Lin de Mol is a Dutch artist currently based in Sweden. She studied sculpture and film/video at the Rietveld- and Rijksacademie in Amsterdam and later attended additional studies in film- and computer technique in Dublin and the United States. Her work covers a wide range of media; from video installations to projects in public space, photography short films and drawings.Her video works and short films are distributed by the International Institute for Media Art, LIMA . (all works on view in the media library) and have been shown at international festivals in Europe, Asia, Australia, and the United States
The work of Lin de Mol encompasses photography, film, sculptures, drawings and installations. In her images she conceptualizes emotional experience to intertwine the personal and the universal. She lives and works in Sweden.

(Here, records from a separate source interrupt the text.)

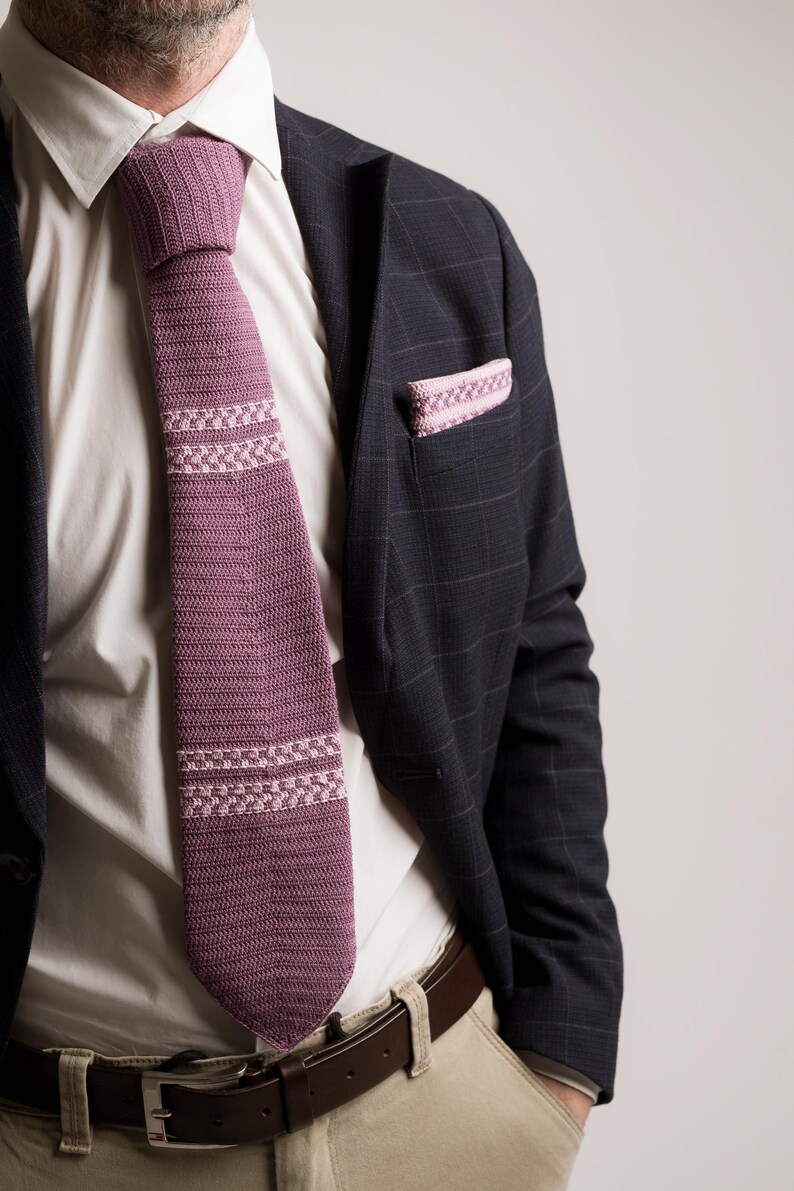 May include: A mauve knitted tie with a geometric pattern, worn with a white dress shirt and a navy blue plaid blazer. A matching pocket square is visible in the blazer's pocket. The tie and pocket square add a pop of color to the outfit.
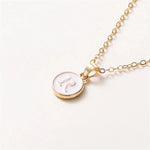 Load image into Gallery viewer, Gold Accented Circle Letter Initial Necklace
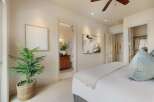 This bedroom offers a serene retreat with a plush bed adorned with a light-colored quilt and a soft blue accent pillow.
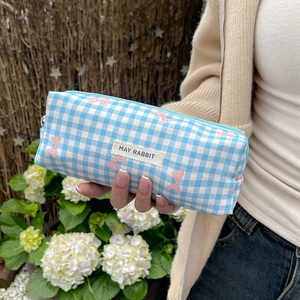 Blue and white checkered pencil case with pink bows held against a garden background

The works on display in this upcoming show at the Ron Lang Art Gallery, reflect the years that followed after the heart and life altering events of an emigration, the loss of a close family member and her home. White is a central and independant entity in most of these works, indicating a state of mourning and a deep sense of transience. At the same time it is a purifying element that intensifies the contrasts within the nordic landscape and clears the path for a new beginning.
The show is named after the selfportrait “Pioneer”. This title calls forth a strong and heroic image, yet the work itself shows a vulnerable woman, hurdled in blankets and carrying a fragile stick, with a clumsy balloon attached to it. But the stick is the stem of a young birch tree, in the northern hemisphere also known as the Pioneer Tree. It is the first tree to reappear after disaster, like a fire or severe woodcutting. Using the birch as a pole, the woman carries her balloon like a luminous orb. She may be vulnerable and cold, but like a pioneer she will put her stick in the unknown soil and build her own universe there.
For most of her photography she works alone in the landscape. A small tripod, a camera and a self timer with only 10 seconds, sets the rule that the distance between her and the camera can never be more than the length she can run to the focal point. In this game with chance and the elements, the relationship between (wo)man and nature is evident. A serious game though, that is not just about meeting nature, but also about confronting it. The waiting for the moment, observing light and enduring weather conditions, sharpen her relationship with the environment. “I want to show how untamable it is and how its silent presence seeps through everything”. This desire places the work in a romantic tradition: It is permeated by an undefined longing, and a searching for an original source.